TASK DESCRIPTION: Report in full every line in the items below that contains the string "shorebird". Case is significant.

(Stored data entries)
__________________________________________________
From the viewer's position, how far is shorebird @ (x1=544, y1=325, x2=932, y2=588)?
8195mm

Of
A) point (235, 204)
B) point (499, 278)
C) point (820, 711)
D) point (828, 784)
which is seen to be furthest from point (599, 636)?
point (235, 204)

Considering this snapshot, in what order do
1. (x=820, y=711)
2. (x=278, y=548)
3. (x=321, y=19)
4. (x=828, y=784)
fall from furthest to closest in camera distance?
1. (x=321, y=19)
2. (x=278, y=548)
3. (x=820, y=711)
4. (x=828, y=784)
__________________________________________________
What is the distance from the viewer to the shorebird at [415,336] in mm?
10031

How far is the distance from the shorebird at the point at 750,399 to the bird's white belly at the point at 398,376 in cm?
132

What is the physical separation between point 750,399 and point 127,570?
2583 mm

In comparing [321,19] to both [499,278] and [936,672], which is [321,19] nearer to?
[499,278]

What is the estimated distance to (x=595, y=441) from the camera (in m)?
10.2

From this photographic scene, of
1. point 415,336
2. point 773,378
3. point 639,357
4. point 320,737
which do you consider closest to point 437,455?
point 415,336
__________________________________________________
TASK RESULT:
From the viewer's position, how far is shorebird @ (x1=544, y1=325, x2=932, y2=588)?
What is the distance from the viewer to the shorebird at [415,336] in mm?
How far is the distance from the shorebird at the point at 750,399 to the bird's white belly at the point at 398,376 in cm?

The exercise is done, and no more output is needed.